Our cohorts included 1323 patients with ulcerative colitis (UC) (mean age 58.7 ± 12.2 years, 50.1% female, 77.3% White) and 1278 patients with Crohn's disease (CD) (mean age 56.3 ± 12.6 years, 58.2% female, 76.5% White). At 1 year, patients with UC and CD were less likely to require IV steroids (UC: adjusted odds ratio [aOR], 0.45; 95% confidence interval [CI], 0.34-0.59; P < .01; CD: aOR, 0.67; 95% CI, 0.53-0.85; P < .01). The decreased need for IV steroids persisted in all metformin groups at 2 and 3 years. Patients with CD were at a lower risk for IBD-related surgery at year 1 (aOR, 0.5; 95% CI, 0.31-0.81; P < .01), and this finding persisted at 3 years (aOR, 0.62; 95% CI, 0.43-0.89; P < .01). Metformin did not affect risk for surgery in patients with UC.
Patients with IBD and T2DM on metformin had a decreased likelihood of worse IBD outcomes.
二甲双胍通过对氧化应激、肠道屏障完整性和肠道微生物群产生积极影响发挥抗炎特性。我们的目的是评估二甲双胍对2型糖尿病(T2DM)患者炎症性肠病(IBD)结局的影响。
我们使用TriNetX数据库对2002年8月31日至2022年8月31日期间开始使用二甲双胍与口服降糖药或胰岛素(对照组)的IBD和T2DM患者进行了一项回顾性队列研究。进行了一对一倾向评分匹配。主要结局是在开始使用二甲双胍后的1、2和3年内是否需要静脉注射(IV)类固醇或进行与IBD相关的手术。
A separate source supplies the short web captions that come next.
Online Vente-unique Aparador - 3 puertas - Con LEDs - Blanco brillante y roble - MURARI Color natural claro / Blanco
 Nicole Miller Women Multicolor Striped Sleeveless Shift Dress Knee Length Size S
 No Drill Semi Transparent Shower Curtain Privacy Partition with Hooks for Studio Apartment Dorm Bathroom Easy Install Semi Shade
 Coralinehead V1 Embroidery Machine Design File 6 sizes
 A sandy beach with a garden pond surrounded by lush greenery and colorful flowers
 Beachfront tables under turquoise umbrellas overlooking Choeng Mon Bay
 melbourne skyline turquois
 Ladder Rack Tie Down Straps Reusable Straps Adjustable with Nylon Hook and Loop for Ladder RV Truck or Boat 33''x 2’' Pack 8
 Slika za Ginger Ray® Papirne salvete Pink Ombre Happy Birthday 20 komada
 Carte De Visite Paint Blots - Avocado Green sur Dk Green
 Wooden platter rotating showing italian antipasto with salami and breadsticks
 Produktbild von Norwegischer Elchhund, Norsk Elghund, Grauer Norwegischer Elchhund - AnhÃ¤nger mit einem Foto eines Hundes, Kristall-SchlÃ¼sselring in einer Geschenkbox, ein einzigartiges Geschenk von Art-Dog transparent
我们的队列包括1323例溃疡性结肠炎(UC)患者(平均年龄58.7±12.2岁,50.1%为女性,77.3%为白人)和1278例克罗恩病(CD)患者(平均年龄56.3±12.6岁,58.2%为女性,76.5%为白人)。在1年时,UC和CD患者需要静脉注射类固醇的可能性较小(UC:调整后的优势比[aOR],0.45;95%置信区间[CI],0.34 - 0.59;P <.01;CD:aOR, 0.67;95% CI,0.53 - 0.85;P <.01)。在2年和3年时,所有二甲双胍组中静脉注射类固醇的需求持续下降。CD患者在第1年进行与IBD相关手术的风险较低(aOR,0.5;95% CI,0.31 - 0.81;P <.01),这一发现持续到3年(aOR,0.62;95% CI,0.43 - 0.89;P <.01)。二甲双胍对UC患者的手术风险没有影响。
使用二甲双胍的IBD和T2DM患者出现更差IBD结局的可能性降低。